Every line in the data below that has the word "volunteer" should be returned.

(Stored records)
──────
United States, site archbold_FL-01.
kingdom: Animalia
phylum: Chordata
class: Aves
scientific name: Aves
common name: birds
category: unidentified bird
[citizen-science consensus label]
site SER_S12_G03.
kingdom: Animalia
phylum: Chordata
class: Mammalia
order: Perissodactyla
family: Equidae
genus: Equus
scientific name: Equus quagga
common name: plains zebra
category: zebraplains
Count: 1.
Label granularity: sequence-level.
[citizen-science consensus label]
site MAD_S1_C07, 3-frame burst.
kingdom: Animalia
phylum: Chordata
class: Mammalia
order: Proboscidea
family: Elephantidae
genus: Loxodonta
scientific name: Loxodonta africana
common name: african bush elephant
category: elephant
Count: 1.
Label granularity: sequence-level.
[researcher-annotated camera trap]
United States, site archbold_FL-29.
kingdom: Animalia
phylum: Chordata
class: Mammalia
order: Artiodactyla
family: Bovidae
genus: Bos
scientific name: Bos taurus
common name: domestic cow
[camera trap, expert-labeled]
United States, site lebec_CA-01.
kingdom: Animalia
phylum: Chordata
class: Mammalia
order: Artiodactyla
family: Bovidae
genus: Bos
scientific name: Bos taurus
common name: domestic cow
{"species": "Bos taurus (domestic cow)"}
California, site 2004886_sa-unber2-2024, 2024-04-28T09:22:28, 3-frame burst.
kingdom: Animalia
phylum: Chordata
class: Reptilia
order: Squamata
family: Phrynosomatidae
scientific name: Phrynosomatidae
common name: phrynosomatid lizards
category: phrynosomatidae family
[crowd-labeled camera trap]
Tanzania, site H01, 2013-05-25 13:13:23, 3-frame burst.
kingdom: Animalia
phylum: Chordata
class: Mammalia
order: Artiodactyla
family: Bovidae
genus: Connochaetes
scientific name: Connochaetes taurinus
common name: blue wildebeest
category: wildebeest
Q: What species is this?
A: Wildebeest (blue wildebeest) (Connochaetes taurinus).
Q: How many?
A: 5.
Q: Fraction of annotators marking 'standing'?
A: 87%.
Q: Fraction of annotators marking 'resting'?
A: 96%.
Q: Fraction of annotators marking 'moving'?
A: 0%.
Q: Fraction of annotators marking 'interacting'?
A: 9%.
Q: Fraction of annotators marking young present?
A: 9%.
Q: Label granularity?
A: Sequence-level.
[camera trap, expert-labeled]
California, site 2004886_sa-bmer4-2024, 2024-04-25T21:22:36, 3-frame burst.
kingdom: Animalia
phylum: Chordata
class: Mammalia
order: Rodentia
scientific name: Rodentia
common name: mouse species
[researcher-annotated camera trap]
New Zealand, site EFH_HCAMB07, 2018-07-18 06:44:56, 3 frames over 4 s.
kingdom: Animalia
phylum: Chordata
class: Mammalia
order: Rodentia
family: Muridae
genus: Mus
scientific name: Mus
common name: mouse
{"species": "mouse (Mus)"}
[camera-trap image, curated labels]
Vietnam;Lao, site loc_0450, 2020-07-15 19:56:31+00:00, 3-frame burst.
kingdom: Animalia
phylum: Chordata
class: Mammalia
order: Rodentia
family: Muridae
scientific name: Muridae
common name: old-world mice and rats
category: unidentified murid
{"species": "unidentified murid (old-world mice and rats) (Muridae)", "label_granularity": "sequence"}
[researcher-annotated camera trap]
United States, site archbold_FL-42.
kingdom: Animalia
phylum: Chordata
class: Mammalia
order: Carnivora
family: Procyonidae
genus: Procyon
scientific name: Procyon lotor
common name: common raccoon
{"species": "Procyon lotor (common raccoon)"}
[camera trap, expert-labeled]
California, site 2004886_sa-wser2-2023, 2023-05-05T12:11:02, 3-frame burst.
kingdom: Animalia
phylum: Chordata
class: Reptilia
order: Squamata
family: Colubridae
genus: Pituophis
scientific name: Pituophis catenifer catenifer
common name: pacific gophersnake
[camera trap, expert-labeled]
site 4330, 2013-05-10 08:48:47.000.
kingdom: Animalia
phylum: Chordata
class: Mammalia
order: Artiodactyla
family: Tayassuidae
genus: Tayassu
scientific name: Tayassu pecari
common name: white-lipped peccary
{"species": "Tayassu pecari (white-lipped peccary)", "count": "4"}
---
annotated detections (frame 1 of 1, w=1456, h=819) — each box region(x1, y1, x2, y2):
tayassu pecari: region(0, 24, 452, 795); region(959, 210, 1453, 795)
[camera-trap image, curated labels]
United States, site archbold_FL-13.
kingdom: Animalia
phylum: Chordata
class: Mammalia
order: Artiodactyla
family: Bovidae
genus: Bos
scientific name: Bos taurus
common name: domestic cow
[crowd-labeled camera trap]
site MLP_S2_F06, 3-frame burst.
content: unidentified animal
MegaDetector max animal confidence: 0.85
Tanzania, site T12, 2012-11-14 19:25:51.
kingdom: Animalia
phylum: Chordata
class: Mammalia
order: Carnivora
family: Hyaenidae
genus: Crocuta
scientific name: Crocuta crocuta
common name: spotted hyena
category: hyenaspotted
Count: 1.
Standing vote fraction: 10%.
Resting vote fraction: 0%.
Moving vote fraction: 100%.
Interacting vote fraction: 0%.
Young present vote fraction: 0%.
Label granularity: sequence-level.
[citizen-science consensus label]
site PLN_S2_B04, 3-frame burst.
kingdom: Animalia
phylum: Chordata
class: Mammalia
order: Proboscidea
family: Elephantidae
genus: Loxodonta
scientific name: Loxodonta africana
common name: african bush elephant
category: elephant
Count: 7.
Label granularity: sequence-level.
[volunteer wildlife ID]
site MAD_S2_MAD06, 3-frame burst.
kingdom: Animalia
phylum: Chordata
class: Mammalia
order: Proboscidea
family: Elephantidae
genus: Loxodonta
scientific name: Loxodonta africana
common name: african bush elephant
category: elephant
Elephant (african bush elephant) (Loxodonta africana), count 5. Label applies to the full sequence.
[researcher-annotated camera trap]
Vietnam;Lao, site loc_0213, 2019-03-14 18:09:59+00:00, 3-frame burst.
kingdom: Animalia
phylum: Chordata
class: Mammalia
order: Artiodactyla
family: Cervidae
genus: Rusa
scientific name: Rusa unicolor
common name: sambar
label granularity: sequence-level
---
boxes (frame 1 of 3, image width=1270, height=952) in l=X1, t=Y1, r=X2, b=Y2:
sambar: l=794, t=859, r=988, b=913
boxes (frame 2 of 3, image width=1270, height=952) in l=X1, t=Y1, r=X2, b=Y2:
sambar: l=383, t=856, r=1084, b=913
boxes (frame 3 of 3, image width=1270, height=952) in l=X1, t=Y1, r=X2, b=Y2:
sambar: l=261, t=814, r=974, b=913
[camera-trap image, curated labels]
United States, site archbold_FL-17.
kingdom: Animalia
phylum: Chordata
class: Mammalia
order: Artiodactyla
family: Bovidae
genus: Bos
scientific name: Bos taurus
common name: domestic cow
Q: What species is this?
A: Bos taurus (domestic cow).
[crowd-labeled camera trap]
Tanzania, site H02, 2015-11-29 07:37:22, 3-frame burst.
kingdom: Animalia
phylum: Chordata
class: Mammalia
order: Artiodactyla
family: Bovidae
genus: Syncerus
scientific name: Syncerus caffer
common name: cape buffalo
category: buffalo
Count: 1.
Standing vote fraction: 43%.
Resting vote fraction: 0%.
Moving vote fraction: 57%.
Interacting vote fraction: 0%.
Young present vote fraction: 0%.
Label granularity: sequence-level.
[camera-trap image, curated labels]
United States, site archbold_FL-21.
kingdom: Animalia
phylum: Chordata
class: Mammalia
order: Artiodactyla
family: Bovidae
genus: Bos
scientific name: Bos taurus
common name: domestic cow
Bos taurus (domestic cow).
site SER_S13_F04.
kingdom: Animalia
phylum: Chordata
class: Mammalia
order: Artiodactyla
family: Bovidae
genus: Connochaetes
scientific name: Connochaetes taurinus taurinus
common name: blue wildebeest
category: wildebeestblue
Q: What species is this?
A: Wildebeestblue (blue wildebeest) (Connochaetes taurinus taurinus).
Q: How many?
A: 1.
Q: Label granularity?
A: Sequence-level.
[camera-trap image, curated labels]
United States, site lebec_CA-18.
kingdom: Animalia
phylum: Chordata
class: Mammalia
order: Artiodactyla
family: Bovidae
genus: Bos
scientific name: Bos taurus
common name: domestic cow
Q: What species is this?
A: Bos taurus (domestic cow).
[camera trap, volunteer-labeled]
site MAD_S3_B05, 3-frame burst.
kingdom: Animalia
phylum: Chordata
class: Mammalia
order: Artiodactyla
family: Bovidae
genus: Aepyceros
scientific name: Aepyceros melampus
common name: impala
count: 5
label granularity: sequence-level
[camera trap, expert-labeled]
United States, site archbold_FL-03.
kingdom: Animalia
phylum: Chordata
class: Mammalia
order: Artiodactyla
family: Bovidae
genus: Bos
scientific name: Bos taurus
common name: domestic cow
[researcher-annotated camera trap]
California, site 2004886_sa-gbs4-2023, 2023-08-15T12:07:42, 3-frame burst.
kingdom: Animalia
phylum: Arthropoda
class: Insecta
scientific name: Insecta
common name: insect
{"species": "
──────
→ Solved problem:
[volunteer wildlife ID]
[camera trap, volunteer-labeled]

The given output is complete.